Приговор - Отохико Кага
Шрифт:
Интервал:
Закладка:
— Но тогда, — по-прежнему возбуждённо сказала она, — разве вам не кажется странным и выдвинутое вами понятие — «слабый человек»? В сущности, что это такое? Разумеется, у всех людей — свои слабости, но, по-моему, нельзя говорить, что «слабый человек» уже в силу своей «слабости» склонен к самоубийству, что для него это фатальная неизбежность. Тогда бы все кончали с собой.
— Ты совершенно права! — решительно, так, что самому стало немного неловко, сказал Тикаки. — Любой человек может покончить с собой. Или, по-твоему, есть люди, которым никогда не хотелось умереть? Вот ты, к примеру?
— Я не хочу отвечать на вопросы личного характера. В настоящее время мы говорим о Нацуё Симура.
— Но, говоря о фатальности или неизбежности, я вовсе не имел в виду, что одобряю действия Симура, я просто хотел сказать, что она всего лишь слабая женщина и это многое объясняет.
— Но получается, что вы её оправдываете, разве не так?
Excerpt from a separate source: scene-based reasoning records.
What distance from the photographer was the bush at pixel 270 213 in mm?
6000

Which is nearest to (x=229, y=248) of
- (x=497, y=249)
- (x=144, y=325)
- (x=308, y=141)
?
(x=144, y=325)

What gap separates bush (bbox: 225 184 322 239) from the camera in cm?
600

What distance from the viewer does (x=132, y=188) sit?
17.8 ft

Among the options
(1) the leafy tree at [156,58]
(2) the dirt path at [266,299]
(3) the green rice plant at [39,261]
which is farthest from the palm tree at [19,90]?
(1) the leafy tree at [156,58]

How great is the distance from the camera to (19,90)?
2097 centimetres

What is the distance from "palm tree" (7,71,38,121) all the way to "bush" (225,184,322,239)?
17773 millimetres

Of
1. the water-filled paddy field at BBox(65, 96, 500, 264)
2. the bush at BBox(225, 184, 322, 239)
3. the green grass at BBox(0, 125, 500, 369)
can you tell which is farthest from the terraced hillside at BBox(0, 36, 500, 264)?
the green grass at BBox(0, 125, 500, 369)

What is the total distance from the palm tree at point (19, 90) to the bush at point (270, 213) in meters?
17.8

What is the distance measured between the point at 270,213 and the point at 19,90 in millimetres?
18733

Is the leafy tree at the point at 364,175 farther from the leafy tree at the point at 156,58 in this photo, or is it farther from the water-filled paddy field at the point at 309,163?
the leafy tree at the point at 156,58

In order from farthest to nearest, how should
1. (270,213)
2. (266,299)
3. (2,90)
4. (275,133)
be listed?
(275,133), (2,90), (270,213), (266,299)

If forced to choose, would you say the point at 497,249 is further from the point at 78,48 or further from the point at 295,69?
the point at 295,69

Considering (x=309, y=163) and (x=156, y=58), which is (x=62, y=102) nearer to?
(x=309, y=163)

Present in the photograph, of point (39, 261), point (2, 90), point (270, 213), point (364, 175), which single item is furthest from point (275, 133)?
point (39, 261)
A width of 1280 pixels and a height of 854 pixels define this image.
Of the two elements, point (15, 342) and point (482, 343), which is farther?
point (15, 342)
— Нет, не оправдываю. Стараюсь понять. Можешь назвать это сочувствием. Я просто пытаюсь войти в её положение. Именно это и является отправным пунктом для любого психиатра.
— И всё же, и всё же… — пробормотала она, потом заговорила ещё быстрее, словно столкнув с места тачку, под колесо которой попал камешек: — если сочувствовать пациенту, его невозможно вылечить. Получается, если человек хочет покончить с собой, то не надо его останавливать, а если ему угодно сойти с ума, пусть себе сходит, зачем ему мешать?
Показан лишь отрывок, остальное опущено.